Retirement Savings: Comparing a 401k to Real Estate
Building a diversified portfolio with multiple income streams is a great strategy for financial freedom and early retirement. Income diversification makes it easier to navigate market downturns by relying on the income streams experiencing less volatility.
A 401k account is a practical and tax efficient way to invest in stocks and bonds for retirement. 401k contributions can be automatic along with the investment allocations. And many 401k plans offer an employee match, which is an immediate and risk free return on your contributions.
Rental properties are a nice complement to 401k accounts, providing both real estate appreciation and rental income. Rentals require more of an investor's time, but as an asset class they can provide excellent returns. This is due to leverage which allows an investor to acquire a property with a modest down payment, but benefit from the entire property appreciating.
For example, if a $200,000 property bought with a $20,000 down payment appreciates in value by 5% it is now worth $210,000. The investor has earned $10,000 or 50% on their $20,000 down payment. The key to success with real estate is to only take mortgage debt you can responsibly manage.
Below is a comparison of using a 401k and a rental property to save for retirement. The figures below are based on actual returns, but keep in mind future returns will vary based on market conditions.
Real Estate Example
In 2013 our investor, whom we will call Danny, began researching cities with undervalued real estate. He looked for places where property values would likely increase due to rising populations and job growth. He found a location he liked and bought a single family home which became an investment property in January 2014.
He paid $385,000 with a 10% down payment of $38,500. He paid another $4,500 in closing costs for a total investment of $43,000. He financed the property with a 15-year fixed rate mortgage. (Note: lenders will generally want a down payment of 20% for investment properties). In the first year the rents covered the mortgage and expenses, but offered little profit.
Danny's analysis of the region proved correct and the properties quickly appreciated in value. When his equity in the property reached 20% he was able to remove the private mortgage insurance, saving $170 per month. He also raised the rent, which earned him a few hundred dollars in monthly profit. He used these profits to pay down the mortgage balance. He worked with a property manager to mange the property, find new tenants as needed and make necessary repairs. Overall, he found the time commitment for this investment to be manageable.
In January 2022 eight years have passed. Danny's loan balance is $150,000 and his total investment is $71,000. This includes the $43,000 from buying the property and $28,000 in rental income he used to pay down the mortgage. The rental income continues to cover the monthly mortgage payments, so Danny has not put any more of his own money into the property.
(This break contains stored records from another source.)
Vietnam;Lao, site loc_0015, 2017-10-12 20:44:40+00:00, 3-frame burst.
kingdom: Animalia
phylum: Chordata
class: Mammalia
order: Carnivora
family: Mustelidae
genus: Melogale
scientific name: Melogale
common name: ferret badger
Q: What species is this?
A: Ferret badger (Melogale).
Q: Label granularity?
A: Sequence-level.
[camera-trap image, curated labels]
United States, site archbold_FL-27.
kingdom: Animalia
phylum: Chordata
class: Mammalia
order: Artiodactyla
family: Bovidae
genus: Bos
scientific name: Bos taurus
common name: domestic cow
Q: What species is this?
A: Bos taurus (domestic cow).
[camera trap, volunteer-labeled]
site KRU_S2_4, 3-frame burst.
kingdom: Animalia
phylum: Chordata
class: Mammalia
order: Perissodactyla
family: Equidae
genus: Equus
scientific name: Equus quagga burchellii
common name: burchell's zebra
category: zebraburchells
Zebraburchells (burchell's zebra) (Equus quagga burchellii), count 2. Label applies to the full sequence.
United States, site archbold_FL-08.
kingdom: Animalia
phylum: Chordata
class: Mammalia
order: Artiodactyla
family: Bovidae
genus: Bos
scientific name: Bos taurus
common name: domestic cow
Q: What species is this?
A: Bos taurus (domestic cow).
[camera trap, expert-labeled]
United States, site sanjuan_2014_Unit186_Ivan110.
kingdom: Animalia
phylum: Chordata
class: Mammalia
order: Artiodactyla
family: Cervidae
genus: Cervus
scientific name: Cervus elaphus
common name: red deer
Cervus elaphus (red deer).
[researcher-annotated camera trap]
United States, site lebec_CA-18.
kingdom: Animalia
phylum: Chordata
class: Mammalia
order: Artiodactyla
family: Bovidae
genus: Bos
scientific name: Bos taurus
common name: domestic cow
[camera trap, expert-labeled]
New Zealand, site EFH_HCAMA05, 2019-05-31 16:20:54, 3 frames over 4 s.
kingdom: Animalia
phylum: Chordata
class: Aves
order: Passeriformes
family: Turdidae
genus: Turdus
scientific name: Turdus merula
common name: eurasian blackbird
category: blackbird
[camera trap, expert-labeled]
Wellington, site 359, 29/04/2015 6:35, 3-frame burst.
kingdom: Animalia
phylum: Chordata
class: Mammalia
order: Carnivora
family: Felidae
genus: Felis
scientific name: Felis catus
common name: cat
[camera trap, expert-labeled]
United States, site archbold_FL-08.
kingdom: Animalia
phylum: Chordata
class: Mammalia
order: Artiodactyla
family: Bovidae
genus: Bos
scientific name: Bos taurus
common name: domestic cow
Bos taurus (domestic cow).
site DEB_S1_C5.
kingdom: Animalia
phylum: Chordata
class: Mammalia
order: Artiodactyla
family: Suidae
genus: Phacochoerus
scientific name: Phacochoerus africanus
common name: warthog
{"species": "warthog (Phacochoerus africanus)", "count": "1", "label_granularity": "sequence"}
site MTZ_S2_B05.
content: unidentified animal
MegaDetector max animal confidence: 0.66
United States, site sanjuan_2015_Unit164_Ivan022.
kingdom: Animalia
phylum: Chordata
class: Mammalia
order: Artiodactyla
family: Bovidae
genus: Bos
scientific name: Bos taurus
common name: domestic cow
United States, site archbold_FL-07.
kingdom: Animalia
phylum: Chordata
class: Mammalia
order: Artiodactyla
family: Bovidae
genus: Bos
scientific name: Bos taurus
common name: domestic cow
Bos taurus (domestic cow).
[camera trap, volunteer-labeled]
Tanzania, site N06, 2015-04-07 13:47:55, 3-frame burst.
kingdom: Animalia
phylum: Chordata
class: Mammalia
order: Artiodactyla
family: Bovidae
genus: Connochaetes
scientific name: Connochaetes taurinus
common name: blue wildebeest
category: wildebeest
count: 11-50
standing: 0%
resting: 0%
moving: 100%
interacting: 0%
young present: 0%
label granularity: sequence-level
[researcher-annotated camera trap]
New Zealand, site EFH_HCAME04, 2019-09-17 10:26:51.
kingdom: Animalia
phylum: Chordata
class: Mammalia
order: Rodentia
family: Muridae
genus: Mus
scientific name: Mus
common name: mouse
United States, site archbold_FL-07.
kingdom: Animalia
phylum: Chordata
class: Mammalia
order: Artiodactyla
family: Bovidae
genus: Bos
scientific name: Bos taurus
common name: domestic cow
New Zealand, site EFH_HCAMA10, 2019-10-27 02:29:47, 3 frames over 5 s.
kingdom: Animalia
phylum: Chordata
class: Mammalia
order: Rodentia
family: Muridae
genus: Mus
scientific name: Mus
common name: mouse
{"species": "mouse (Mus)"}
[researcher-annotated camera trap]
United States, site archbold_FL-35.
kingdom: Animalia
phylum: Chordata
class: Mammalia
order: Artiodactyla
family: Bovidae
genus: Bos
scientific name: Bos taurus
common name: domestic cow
The property is now worth $1 million giving him equity of $850,000 after subtracting his mortgage balance. He continues to earn a few hundred dollars a month in rental profits which he uses to pay down the mortgage.
Danny started with his current employer in 2000 and immediately began contributing to his employer's 401k plan. His employer also matched part of his contributions helping his savings grow. Unlike real estate, a 401k can be a very passive investment. Danny's contributions are automatically taken out of his paycheck. He invested primarily in low cost stock index funds, but more recently added some bonds to his portfolio.
As of January 2022, Danny contributed a total of $326,000 to his 401k over the 21 years. His portfolio is now worth $1 million with $674,000 coming from appreciation, reinvested dividends and his employer's matching contributions.
Comparing Real Estate to the 401k
Both of these investments provided Danny with an asset worth $1 million. He also earns passive income, in the form of rents from the property, and dividends/interest from the stocks and bonds. With real estate Danny was able to turn $71,000 into $850,000 over eight years. This was an excellent return, but not unique for real estate over the last decade. Once the property is paid off in a few years he expects to earn at least $40,000 per year in rental income after expenses.
Danny's 401k helped him save $1 million for retirement. It took his 401k portfolio about 18 years to reach $850,000 which was a decade longer than his real estate investment. Also it required about $50,000 more in 401k contributions to get there. But, one of key advantages of his 401k was that he could start from his first paycheck without any prior savings. With real estate he needed to save for a down payment.
And although the 401k returns were lower, it was still a wise investment decision. It allowed Danny to save on his annual taxes each year by sheltering part of income. When he eventually pays income tax on his 401k withdrawals he will be in a lower tax bracket because he will have retired. The 401k also allows Danny to diversify his retirement savings with a solid portfolio of stocks and bonds. He expects this portfolio to also generate $40,000 a year in income when he retires.
Future Plans and More Income Streams
Danny still plans to work for the next decade and will be able to save more in a 401k with his new employer. He is also looking to add one or two more rental properties to bolster his future rental income. Over time he wants to start a small business to create a third revenue stream. When he reaches age 67 he will be eligible for Social Security Retirement Benefits which will provide a fourth income stream. Danny is very close to reaching his goal of financial freedom. More importantly he is doing it with multiple income streams which will provide for a more secure and durable retirement.